Former tennis player Sam Groth has been selected as the Liberal Party candidate for Nepean, but his policy platform seems to not go beyond a dislike of lockdowns, writes Hayden O'Connor.
DURING THE COVID-19 PANDEMIC, Sam Groth was just another celebrity complaining about lockdowns on Twitter. He is now the endorsed Liberal Party candidate for the seat of Nepean.
If the Victorian Liberal Party wants to continue the damage done to their Party by the negative, let it rip, health advice undermining of MP Michael O’Brien and now Party Leader Matthew Guy, then the Liberal Party has pre-selected the perfect candidate.
Whilst Groth’s complaints on lockdown and COVID restrictions haven’t been as frequent as some others, he has expressed on Twitter some truly tone-deaf opinions and his pre-selection bid was supported by well-known opponents of lockdowns in Treasurer Josh Frydenberg, Jeff Kennett and MP James Newbury. Given this support, it seems fitting and is surely no surprise that Sam Groth cites the six lockdowns endured by Victorians as his reason for running.
Groth’s terrible COVID takes include complaining that he can’t play golf, complaining that he can play golf but can’t travel beyond 25 kilometres and complaining that COVID dominates the news coverage. As has been the way with many in the privileged sections of our society, Groth’s complaints revolved around himself and what he couldn’t do rather than those dying from COVID or those who didn’t die from COVID thanks to lockdowns and other restrictions.
Opposition to lockdowns appears to be Sam Groth’s only concern and policy platform as a candidate, confirming that the Victorian Liberal Party has clearly learnt nothing during these past few years.
Despite the constant negativity and “let it rip” cries from the media, certain federal politicians and the Victorian Liberal Party, Victorian Premier Daniel Andrews’ popularity has remained strong. The Age reported in late January that support for the State Labor Government was near its highest level since the last Election. Given this, continuing down the anti-lockdown “policy” path when future lockdowns appear to be extremely unlikely is simply politically stupid.
Despite a very limited anti-lockdown platform and having only moved to the electorate in 2020, the star power and name recognition of Sam Groth might be enough to see him reclaim Nepean for the Liberal Party. First-term MP Chris Brayne won the seat of Nepean for Labor in the 2018 Election but only by a margin of 767 votes.
However, even if Groth was to win the seat, as a tennis player turned commentator turned politician, voters are likely to see Groth as another candidate with no “real life” experience — which is exactly the type of politician that voters are sick of. Combine this with his opposition to COVID restrictions and you have a unique combination that might turn voters off the Liberal Party in other electorates. Victorian Liberals clearly need every vote they can get if the recent polls are anything to go by.
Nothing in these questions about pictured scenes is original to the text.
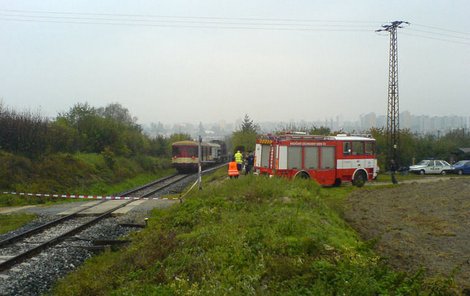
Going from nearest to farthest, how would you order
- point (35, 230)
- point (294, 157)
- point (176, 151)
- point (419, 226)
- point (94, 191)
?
point (419, 226)
point (35, 230)
point (294, 157)
point (94, 191)
point (176, 151)

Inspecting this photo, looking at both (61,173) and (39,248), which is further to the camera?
(61,173)

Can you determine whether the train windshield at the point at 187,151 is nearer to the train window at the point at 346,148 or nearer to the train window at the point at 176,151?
the train window at the point at 176,151

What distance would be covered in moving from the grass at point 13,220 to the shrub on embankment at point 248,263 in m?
5.64

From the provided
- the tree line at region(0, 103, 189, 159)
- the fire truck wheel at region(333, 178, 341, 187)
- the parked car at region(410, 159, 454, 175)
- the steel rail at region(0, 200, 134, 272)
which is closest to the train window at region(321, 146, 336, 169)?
the fire truck wheel at region(333, 178, 341, 187)

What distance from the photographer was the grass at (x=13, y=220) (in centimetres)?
1486

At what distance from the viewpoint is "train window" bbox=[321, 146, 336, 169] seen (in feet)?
78.2

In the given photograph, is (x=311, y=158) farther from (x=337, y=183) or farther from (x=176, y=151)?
(x=176, y=151)

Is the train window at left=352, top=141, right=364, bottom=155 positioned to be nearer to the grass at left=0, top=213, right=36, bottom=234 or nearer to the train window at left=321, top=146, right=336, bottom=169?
the train window at left=321, top=146, right=336, bottom=169

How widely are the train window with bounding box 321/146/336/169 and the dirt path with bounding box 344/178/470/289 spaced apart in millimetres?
2565

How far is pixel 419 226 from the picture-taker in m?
13.1

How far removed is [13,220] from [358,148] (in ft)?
54.3

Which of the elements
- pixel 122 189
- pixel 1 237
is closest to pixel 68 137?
pixel 122 189

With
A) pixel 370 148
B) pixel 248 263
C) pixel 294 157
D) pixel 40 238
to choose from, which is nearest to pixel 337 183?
pixel 370 148

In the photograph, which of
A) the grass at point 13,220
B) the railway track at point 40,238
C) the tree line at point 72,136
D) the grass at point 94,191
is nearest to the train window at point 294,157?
the railway track at point 40,238
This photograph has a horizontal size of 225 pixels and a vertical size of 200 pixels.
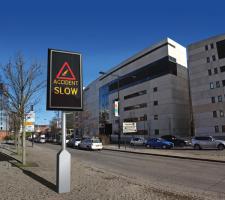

Politicians are supposed to improve the lives of their constituents; that’s the general intention claimed by candidates when they stand up to enter politics and this intention is expressed by a concern or a passion in policy areas such as education, transport or health. All Sam Groth appears to have is anger at restrictions that impacted him personally, even though they saved lives.
Groth didn’t even cite traditional Liberal policy areas such as fiscal responsibility, cutting red tape or helping small businesses as a reason for running. Voters in the seat of Nepean would do well to ask themselves what use, if any, is Sam Groth to them as a representative at a time when COVID restrictions continue to ease and lockdowns appear to be a thing of the past.
In addition to Groth’s complete absence of any legitimate policy positions, his integrity could also be questioned. It was reported in December 2021 that he was considering a tilt at pre-selection for the seat of Nepean, having been personally headhunted by Party leader Matthew Guy. Despite this intention, Groth went on to commentate the Australian Open for Channel 9 — a great way for anyone to keep themselves relevant and raise their profile before a shot at a political campaign.
Naturally, Channel 9 was happy to report on Groth’s pre-selection in a positive fashion and voters shouldn’t hold their breath expecting Groth’s former employer to provide balanced coverage of his political career.
Whilst commentating the Australian Open for Channel 9 in itself might not raise eyebrows for many Australians, if Sam Groth wanted to avoid his integrity being questioned, he shouldn’t have interviewed and promoted Josh Frydenberg on national TV whilst receiving his support for pre-selection.